Virtual VLANs

 Virtual LANs (VLANs) : In Computer Network, Router purpose is to shirk the Broadcast domains and provides the optimal network communication. The same think can be achieved in the switch by suing virtual LAN. VLANs provides logical segmentation by creating multiple broadcast domains on the same network switch. It also help in higher utilization of switch ports because a port can be associated to the necessary broadcast domain, and multiple broadcast domains can reside on the same switch. Host connected in one VLAN can not communicate with devices in a different VLAN via traditional Layer 2 or broadcast traffic.

VLAN Packet : VLANs are defined in the institute of Electrical and Electronic Engineers (IEEE) 802.1Q standard, which states that 32 bits are added to the packet header in the following fields:

• Tag Protocol identifier (TPID): This 16 bit is fiel set to 0x800 to identify the packet as an 802.1Q packet. 
• Priority code point (PCP): This 3-bit field indicates a class of service as part of Layer 2 quality of service between switches.
• Drop elgible indicator (DEI): This 1-bit fiel indicates whether the packet can be dropped when there is a bandwidth contention.
• VLAN identifier (VLAN ID): This 12bit field specifies the VLAN associated with a network packet.

VLAN ID has only 12 bits, which provides 4094 unique VLANs.

• VLAN0 is reserved for 802.1P traffic and cannot be modified or deleted.
• VLAN1 is the default VLAN and cannot be modified or deleted.
• VLANs 2 to 1001 are normal VLAN range, can be added, deleted, or modified as necessary.
• VLANS 1002 to 1005 are reserved and cannot be deleted.
• VLANs 1006 to 4094 are in the extended VLAN range and can be added, deleted, or modified as necessary.

VLANs are created by using the global configuration command vlan vlan-id. A friendly name (32 characters) is associated with a VLAN through the VLAN submode configuration command name vlanname. The VLAN is not created until the command-line interface (CLI) has been moved back to the global configuration context or a different VLAN identifier.

Catalyst Switch command to configure Vlans

SW1# configure term
Enter configuration commands, one per line.
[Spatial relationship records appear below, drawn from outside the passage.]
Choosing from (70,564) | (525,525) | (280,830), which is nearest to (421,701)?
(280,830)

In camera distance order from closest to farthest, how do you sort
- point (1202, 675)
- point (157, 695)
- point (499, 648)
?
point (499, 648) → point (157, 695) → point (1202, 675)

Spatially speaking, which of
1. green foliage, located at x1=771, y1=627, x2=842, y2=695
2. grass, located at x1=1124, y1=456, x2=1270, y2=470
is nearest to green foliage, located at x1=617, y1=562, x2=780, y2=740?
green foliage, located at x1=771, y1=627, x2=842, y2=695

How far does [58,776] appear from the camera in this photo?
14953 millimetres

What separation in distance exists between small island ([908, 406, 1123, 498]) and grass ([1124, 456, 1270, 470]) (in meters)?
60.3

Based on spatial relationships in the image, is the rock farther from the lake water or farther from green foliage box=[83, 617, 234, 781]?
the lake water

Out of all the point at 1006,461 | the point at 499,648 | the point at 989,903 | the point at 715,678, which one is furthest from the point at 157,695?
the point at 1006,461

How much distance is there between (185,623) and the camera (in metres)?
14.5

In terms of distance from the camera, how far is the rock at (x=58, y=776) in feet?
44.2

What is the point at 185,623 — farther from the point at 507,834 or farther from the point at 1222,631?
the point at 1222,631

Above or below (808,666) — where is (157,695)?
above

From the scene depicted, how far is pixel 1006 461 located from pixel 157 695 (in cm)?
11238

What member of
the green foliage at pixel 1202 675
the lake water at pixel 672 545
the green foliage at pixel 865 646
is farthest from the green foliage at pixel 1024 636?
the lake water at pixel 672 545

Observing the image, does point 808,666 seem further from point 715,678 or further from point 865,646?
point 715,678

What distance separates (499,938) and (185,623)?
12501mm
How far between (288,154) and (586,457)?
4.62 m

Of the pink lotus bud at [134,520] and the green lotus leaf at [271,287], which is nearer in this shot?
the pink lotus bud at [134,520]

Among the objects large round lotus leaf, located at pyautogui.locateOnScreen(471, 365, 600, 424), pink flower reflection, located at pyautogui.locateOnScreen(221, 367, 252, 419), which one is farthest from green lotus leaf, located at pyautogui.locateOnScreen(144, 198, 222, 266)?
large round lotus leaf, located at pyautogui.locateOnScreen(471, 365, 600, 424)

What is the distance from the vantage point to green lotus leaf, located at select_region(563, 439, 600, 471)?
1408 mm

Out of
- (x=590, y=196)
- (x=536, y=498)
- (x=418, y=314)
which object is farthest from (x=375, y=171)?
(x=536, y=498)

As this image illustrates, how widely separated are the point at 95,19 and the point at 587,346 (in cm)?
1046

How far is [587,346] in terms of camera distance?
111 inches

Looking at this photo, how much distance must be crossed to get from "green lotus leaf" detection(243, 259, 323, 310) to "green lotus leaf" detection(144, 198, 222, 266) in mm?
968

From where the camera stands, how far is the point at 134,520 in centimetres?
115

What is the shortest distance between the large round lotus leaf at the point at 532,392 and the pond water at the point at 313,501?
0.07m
End with CNTL/Z.
SW1(config)# vlan 10
SW1(config-vlan)# name PCs
SW1(config-vlan)# vlan 20
SW1(config-vlan)# name Phones
SW1(config-vlan)# vlan 99
SW1(config-vlan)# name Guest

VLANs and their port assignment are verified with the show vlan [{brief | id vlan-id | name vlanname | summary}] command, as demonstrated in Example 1-2. Notice that the output is split into four main sections: VLAN-to-port assignments, system MTU, SPAN sessions, and private VLANs.

The optional show vlan keywords provide the following benefits:

brief: Displays only the relevant port-to-VLAN mappings.

summary: Displays a count of VLANS, VLANs participating in VTP, and VLANs that are in the extended VLAN range.

id vlan-id: Displays all the output from the original command but filtered to only the VLAN number that is specified.

name vlanname: Displays all the output from the original command but filtered to only the VLAN name that is specified.

Access Port :

Access ports are the fundamental building blocks of a managed switch. An access port is assigned to only one VLAN. It carries traffic from the specified VLAN to the device connected to it or from the device to other devices on the same VLAN on that switch. The 802.1Q tags are not included on packets transmitted or received on access ports.

Catalyst switches place switch ports as Layer 2 access ports for VLAN 1 by default. The port can be manually configured as an access port with the command switchport mode access. A specific VLAN is associated to the port with the command switchport access {vlan vlan-id | name vlanname}. The ability to set VLANs to an access port by name was recently added with newer code but is stored in numeric form in the configuration.

Trunk Port :

Trunk ports can carry multiple VLANs. Trunk ports are typically used when multiple VLANs need connectivity between a switch and another switch, router, or firewall and use only one port. Upon receipt of the packet on the remote trunk link, the headers are examined, traffic is associated to the proper VLAN, then the 802.1Q headers are removed, and traffic is forwarded to the next port, based on MAC address for that VLAN.